__Required task A__
Reproduce the stored entries starting at the line that contains "Looking at all" and running through the end of the stored entries, switching "side window" to "door window" and leaving everything else unchanged. Omit the pictures from your reply.

__Source passage__
————————

There once was a time when we might have expected a candidate like DeSantis to go cruel and negative in the primary, then become more inclusive were he to make it to the general. But there's no reason to assume that in his case; his authoritarian mentality and fear-based policy making is clearly who he is. His technologically disastrous launch on Twitter only underscores his inability to differentiate himself from Trump. His pledge to "fully" build the wall only made it obvious that he's devoid of ideas that will meaningfully expand the base. At this point, with Trump so far ahead in the polls, DeSantis can only hope that a flood of indictments will finally drown Trump and make his candidacy possible.

Rachel Bitecofer is a political analyst and election forecaster.  

The so-called "Beltway Bubble" is never bigger than when it comes to covering presidential nomination campaigns. Few outside daily cable news watchers are paying ANY attention to this "issue" yet, and won't even begin to tune in until late fall as Iowa caucus approaches. This is why polling in what we political scientists call the invisible primary heavily favors the candidates with "saturation" name ID.

————————

__Required task B__
According to the source passage, how is Rachel Bitecofer described?

Stored entries:

————————

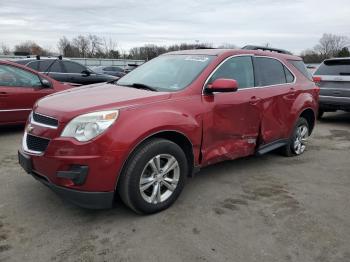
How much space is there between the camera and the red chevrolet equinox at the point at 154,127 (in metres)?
3.40

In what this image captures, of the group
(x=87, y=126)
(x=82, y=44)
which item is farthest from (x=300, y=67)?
(x=82, y=44)

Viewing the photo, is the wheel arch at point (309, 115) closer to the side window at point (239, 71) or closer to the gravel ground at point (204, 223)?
the gravel ground at point (204, 223)

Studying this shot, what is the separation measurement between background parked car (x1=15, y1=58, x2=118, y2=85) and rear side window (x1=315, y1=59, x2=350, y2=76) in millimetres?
6152

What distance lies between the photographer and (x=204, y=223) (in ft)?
12.0

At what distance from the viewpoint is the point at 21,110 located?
7297 mm

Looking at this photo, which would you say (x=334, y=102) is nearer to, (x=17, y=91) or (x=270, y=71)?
(x=270, y=71)

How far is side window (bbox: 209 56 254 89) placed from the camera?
464 cm

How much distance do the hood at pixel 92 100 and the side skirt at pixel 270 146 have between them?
191cm

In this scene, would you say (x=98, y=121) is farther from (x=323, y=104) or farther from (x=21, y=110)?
(x=323, y=104)

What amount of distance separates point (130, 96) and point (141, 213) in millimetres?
1197

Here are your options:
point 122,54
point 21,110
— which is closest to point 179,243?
point 21,110

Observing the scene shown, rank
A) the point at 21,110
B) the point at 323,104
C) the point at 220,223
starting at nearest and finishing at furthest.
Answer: the point at 220,223 → the point at 21,110 → the point at 323,104

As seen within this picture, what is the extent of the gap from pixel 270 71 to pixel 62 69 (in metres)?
7.84

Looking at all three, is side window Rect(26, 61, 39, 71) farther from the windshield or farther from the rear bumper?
the rear bumper
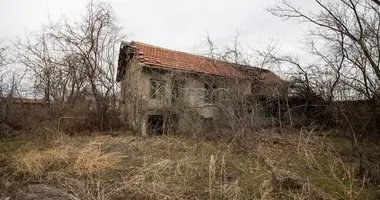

————————

__Task output A__
Looking at all three, is door window Rect(26, 61, 39, 71) farther from the windshield or farther from the rear bumper?
the rear bumper

__Task output B__
She is described as a political analyst and election forecaster.